Document passage:
-- Opening Marker --
PATTERSON: “It would have to be a regional plan that treated everybody… if we’re going to be taxed, we want some service. And I don’t think that’s an unfair request. And we’re willing to pay our share. We always have. Personally, I have led the fight for the SMART millage three times. I came out for it way back when and for the renewal and for the renewal. So, I’m clearly not opposed to a regional transit program. But the service has to be fairly implemented across the tri-county (region). And I’m not a big fan of light rail. It’s just a rigid Point-A-to-Point-B. You can’t deviate. So, I really favor a flexible bus transit plan that can move in and out of neighborhoods, in and out of business districts. Right now, we have as much traffic east-west as we do north-south. That’s all changed over the last 20 years, 25 years. So, we have to adopt plans that are flexible enough to pick up on those subtle changes.”

HENDERSON: “So, if they were to come back, say, in two years with a better plan, from your perspective, you’re open, then, to the conversation?”

PATTERSON: “Yes. Yes, I am.”



“Why does medical cannabis get such unjust consideration in Oakland County? We give all business to south of Eight Mile,” asked an anonymous listener. Live caller JoAnne in Detroit had a similar question, focusing on the possible tax revenue Oakland County might be missing out on by keeping medical marijuana distributors out.

Listen to Patterson and Henderson discuss the issue

PATTERSON: “I don’t think the clinics – or whatever you want to call them – that opened up in abandoned gas stations is hardly what the public had in mind when they thought that medical marijuana – I think they had the same idea that they’d be authorized and dispensed by a pharmacist in a white coat. But you go into a gas station and say, ‘Hey, I’ve got a bad elbow. I need my medical marijuana,” which is really what began to happen. I guess you’ve got to go back to my prosecutor days, OK? I was prosecuting attorney from (1972) to (1988). And… marijuana itself – not medical marijuana – marijuana itself is a hallucinogenic drug. The active ingredient… is THC. Everybody knows THC is a mind-expanding, mind-altering drug. So… with medical marijuana… I didn’t vote for it, but I really think people thought it would be controlled. The authorizing legislation, which was done by referendum, was sloppy, it lacked detail, and they’re going to go back now, back to the drawing board, and try to come up with something with a little more sense to it.”

HENDERSON: “So, the idea of tax revenue, though, from these clinics doesn’t somehow overtake those concerns for you?”
-- Closing Marker --
Recorded information:
-- Opening Marker --
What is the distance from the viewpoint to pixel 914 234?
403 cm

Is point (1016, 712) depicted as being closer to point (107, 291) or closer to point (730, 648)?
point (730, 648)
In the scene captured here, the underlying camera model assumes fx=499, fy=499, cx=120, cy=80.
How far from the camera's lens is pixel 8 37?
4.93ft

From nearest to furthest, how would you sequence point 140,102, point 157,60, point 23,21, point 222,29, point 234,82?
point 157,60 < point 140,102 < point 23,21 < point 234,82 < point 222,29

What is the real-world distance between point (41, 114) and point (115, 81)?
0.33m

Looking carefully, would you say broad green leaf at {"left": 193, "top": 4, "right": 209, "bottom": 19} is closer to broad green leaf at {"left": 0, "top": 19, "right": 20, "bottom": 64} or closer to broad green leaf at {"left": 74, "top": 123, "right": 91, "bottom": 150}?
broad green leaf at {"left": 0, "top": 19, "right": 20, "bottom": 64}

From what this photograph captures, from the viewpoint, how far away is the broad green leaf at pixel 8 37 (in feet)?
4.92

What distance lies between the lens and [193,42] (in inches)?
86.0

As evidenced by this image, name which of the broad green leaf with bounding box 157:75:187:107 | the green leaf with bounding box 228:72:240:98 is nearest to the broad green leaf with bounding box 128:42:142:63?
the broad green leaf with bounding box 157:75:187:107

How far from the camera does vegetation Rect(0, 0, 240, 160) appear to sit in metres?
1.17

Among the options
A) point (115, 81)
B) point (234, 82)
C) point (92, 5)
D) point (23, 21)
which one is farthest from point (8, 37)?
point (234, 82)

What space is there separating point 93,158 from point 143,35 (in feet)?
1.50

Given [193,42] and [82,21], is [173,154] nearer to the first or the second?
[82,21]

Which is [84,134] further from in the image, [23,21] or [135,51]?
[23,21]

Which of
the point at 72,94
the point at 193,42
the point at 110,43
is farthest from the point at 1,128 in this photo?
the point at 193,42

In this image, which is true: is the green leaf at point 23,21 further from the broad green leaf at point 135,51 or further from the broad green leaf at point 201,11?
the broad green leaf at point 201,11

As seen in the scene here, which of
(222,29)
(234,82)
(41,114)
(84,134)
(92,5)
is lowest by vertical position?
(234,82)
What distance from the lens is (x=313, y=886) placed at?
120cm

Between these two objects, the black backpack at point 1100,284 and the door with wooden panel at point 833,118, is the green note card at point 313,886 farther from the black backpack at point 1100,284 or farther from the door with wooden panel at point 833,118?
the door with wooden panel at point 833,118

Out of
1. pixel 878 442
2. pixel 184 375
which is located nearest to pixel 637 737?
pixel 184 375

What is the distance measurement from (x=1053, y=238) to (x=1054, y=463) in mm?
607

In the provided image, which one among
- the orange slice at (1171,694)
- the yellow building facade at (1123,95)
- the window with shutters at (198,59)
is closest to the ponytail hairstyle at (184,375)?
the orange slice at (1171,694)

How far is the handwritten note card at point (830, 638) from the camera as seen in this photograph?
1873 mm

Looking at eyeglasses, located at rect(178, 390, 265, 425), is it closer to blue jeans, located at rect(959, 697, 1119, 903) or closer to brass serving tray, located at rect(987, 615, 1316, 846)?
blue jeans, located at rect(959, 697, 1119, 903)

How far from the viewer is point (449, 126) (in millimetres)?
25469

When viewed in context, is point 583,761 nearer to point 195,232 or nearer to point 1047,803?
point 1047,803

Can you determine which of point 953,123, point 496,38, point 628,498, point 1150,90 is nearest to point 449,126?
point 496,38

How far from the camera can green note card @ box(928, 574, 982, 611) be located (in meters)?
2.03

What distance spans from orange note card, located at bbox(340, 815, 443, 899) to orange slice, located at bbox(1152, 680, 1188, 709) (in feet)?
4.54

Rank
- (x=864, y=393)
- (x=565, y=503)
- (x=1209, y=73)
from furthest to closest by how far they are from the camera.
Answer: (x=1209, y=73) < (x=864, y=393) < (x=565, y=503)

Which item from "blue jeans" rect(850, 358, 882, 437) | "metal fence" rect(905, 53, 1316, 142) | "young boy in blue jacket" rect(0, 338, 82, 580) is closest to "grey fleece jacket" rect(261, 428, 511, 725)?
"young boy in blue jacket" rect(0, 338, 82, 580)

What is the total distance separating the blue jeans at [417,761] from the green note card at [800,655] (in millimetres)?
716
-- Closing Marker --
Continue the interview transcript on regional transit and medical marijuana, picking up after Henderson's last question.

PATTERSON: “No. It’s just, when it comes to things like that, I just tend to think that taxes – yes, I’d love to have the revenue, I guess (it could bring in) $100 million or something like that? So, it’d be important. But do we have any social consequences that the taxes just don’t offset? I just think the introduction of another drug keeping pace with alcohol and tobacco is about the last thing we need. But it goes back to my days as prosecutor. I was told that I’ve got some issues with my cholesterol, I think it was, and the medical marijuana could, in fact, be useful. So, I’m not ruling it out as a valid argument. But I’m just saying we better have a better reason than revenue. Otherwise, we can legalize prostitution, there might be revenue there. We can legalize heroin, there might be revenue there.”

HENDERSON: [Laughs] “That’s a little different, but I see where you’re going.”

PATTERSON: [Laughs] “Well, I know. But revenue ought not be the guiding principal.”



Listener Garry asked, “Oakland University ranks dead last among 15 state colleges in appropriation funding per student from the state. Can you help fix this?”

Listen to Patterson’s answer

PATTERSON: “It’s beyond the authority of the county exec. It’s a state funding issue, but OU is continuing to grow. They’re pushing 22,000 (students) now and they’re almost there. They’ve outstripped the housing. If we are dead last, I didn’t know that stat(istic). If we are dead last, it certainly isn’t affecting the students who are coming there, and now the new medical school they really have an excellent curriculum of courses, from computer technology to engineering, which of course are the jobs of the 21st century … I was unaware that they were in dead last. I’ll have to look that up, but it certainly hasn’t hurt the enrollment.”